Will $1.4 trillion Fed spending make the U.S. and the dollar look like a sinking ship?
Going for Broke
"Uncle Sam plans to spend like there's no tomorrow to cure what ails the credit markets and rev up investors. Will it work?
BABY, IT'S COLD OUT THERE. So let's toss another billion on the fire.
What's that make it? Well, let's see: $29 billion for Bear Stearns, somewhere between $1 billion and $100 billion each for Fannie and Freddie (a nice narrow range), $85 billion for AIG, a couple of hundred billion to keep stray banks, brokers and their errant kin from asphyxiating themselves by swallowing toxic paper. And then there's the proposed reincarnation of the Resolution Trust Corp., which all by itself may mean shelling out $800 billion, perhaps even as much as $1 trillion.
While we're at it, we might as well include the $400 billion with which the Paulson-Bernanke grand plan envisages endowing the Federal Deposit Insurance Corp. so it can insure money-market funds.
But, please, understand those mind-boggling sums in no way, shape or form are to be construed as designed to aid and abet a bailout. Instead, they are merely the essential ingredients of an 'intervention,' or, if you prefer, a 'rescue' -- just about anything, in other words, that's semantically sweeter than bailout, with its ugly connotation of a sinking ship.

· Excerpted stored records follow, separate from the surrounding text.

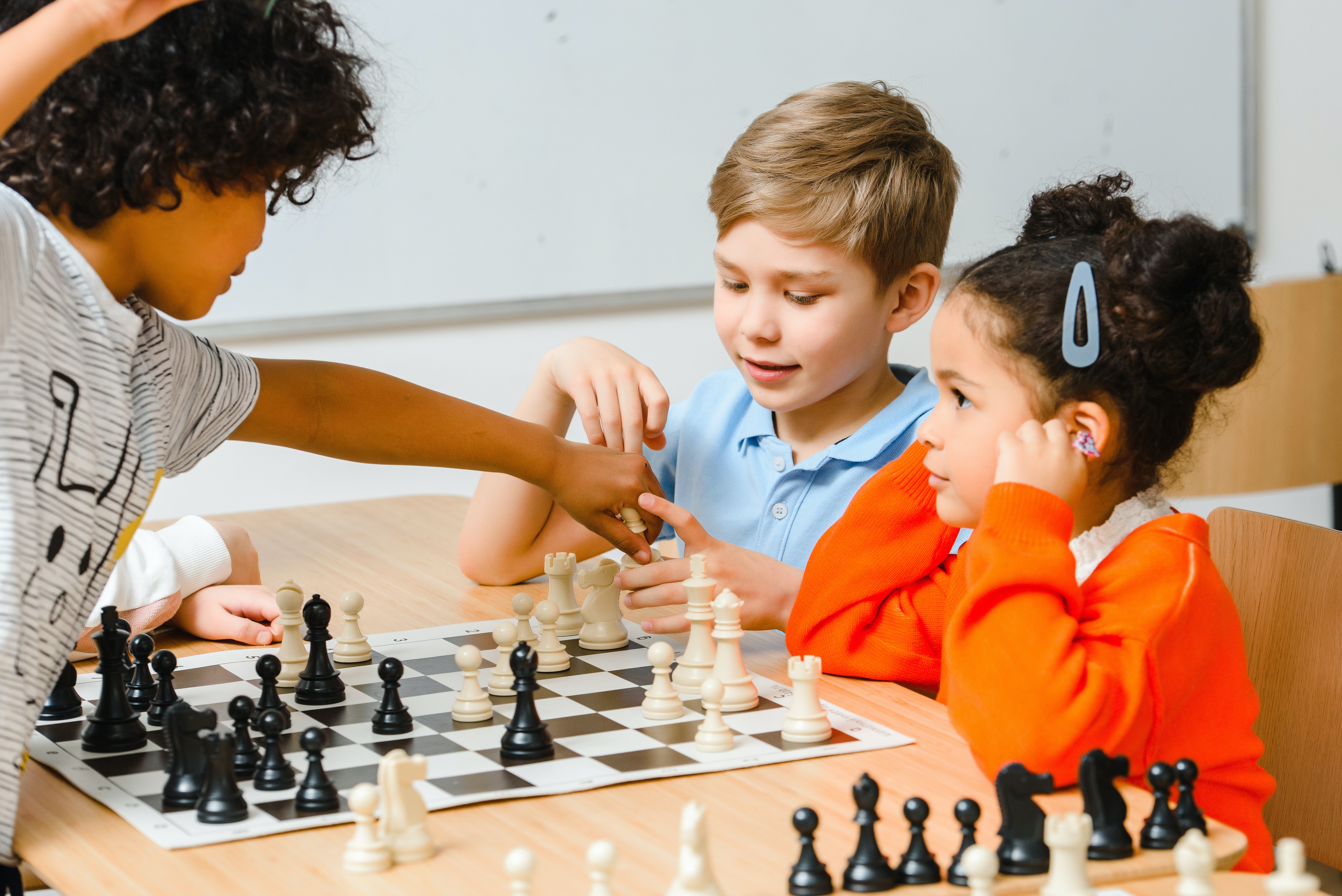 A group of kids are playing chess, one standing with his arm across the board reaching for a piece.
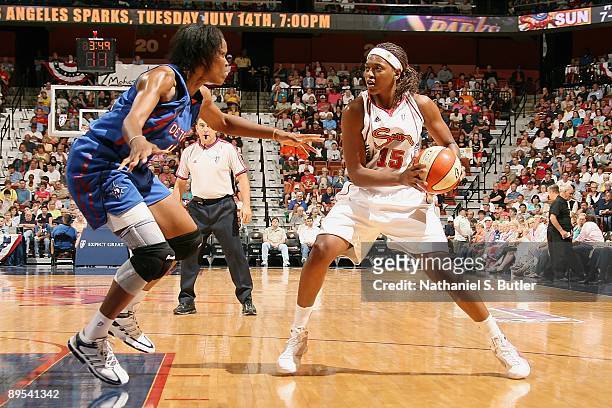 Asjha Jones of the Connecticut Sun drives the ball against Taj McWilliams of the Detroit Shock during the WNBA game on July 11, 2009 at Mohegan Sun...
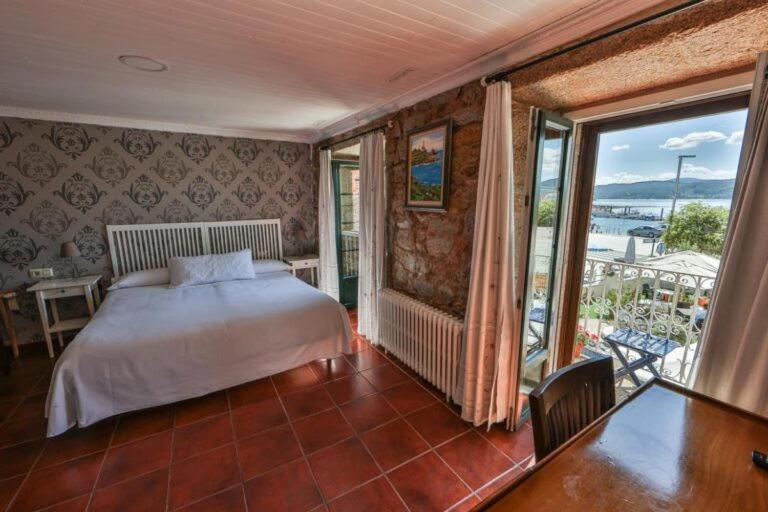卡马里尼亚斯Hotel Puerto Arnela的一间卧室设有一张床和一个大窗户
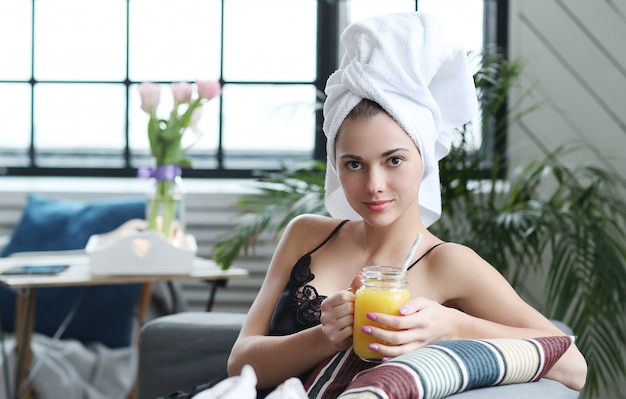 Young woman with towel on her head and orange juice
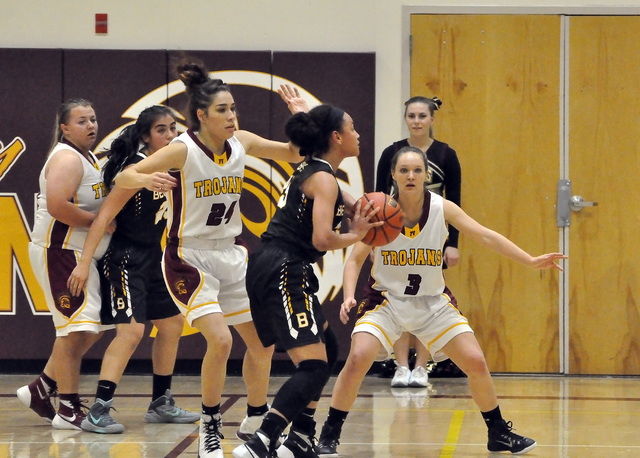 Horace Langford Jr. / Pahrump Valley Times 

Helen Vann (24) and Jackie Stobbe (3) seal off the basket from Bonanza. The Trojans defense allowed only 5 points in the first half and was the main re ...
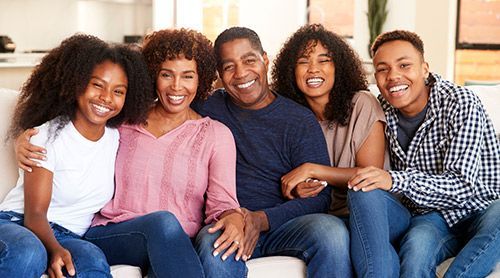 Family of five smiling and sitting on a couch; indoor setting, mixed skin tones.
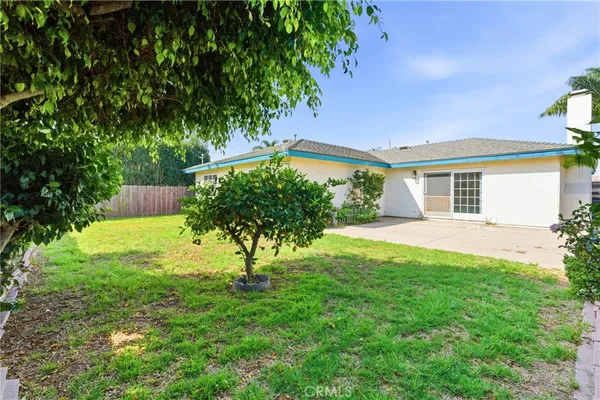 a view of house with backyard
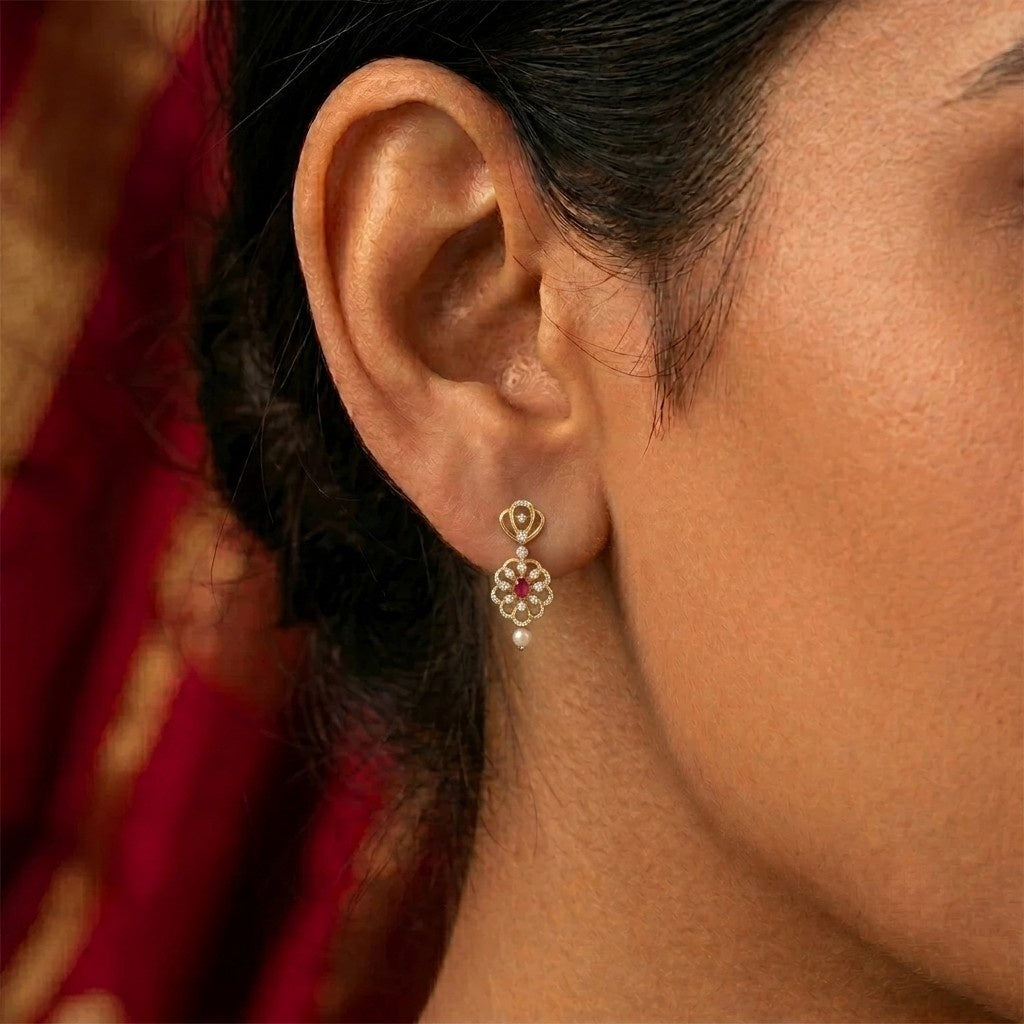 A close-up of a woman's ear wearing dangle earring.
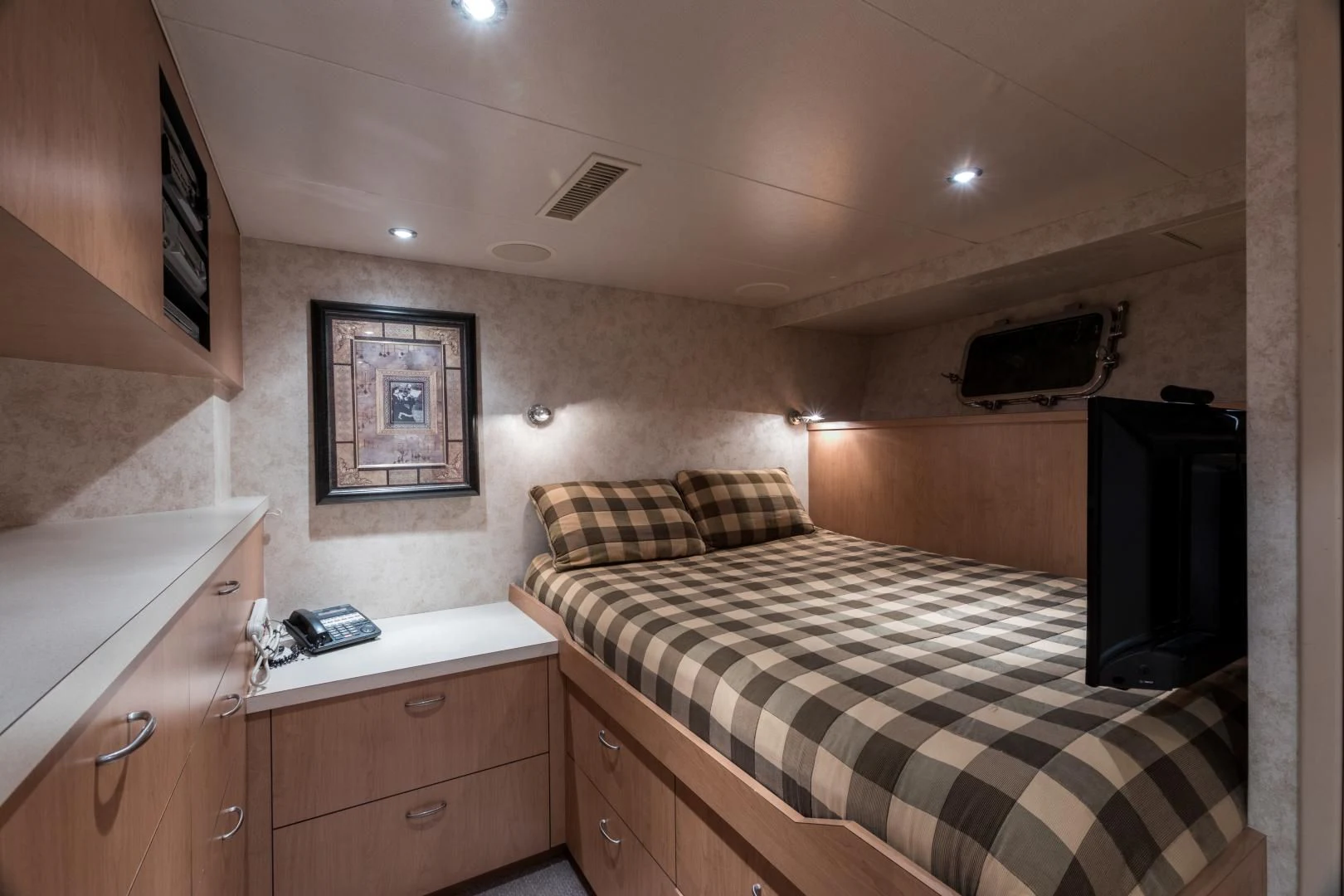 a bedroom with a bed and a television aboard SHOGUN Yacht for Sale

Besides, we have it on the best authority that none of this largess will cost the taxpayer a cent over the long run, which, if nothing else, speaks volumes about what constitutes the best authority these days. The reasoning is simple (or perhaps simple-minded is more accurate), namely that deep-pockets Uncle Sam can sell off the assets of the foundering companies on which he has bestowed that bounty and come out whole.
Surely, they jest. For a heap of those so-called assets might easily be confused with liabilities since even those that can be sold will likely fetch a feeble fraction of what their possessors now claim they're worth."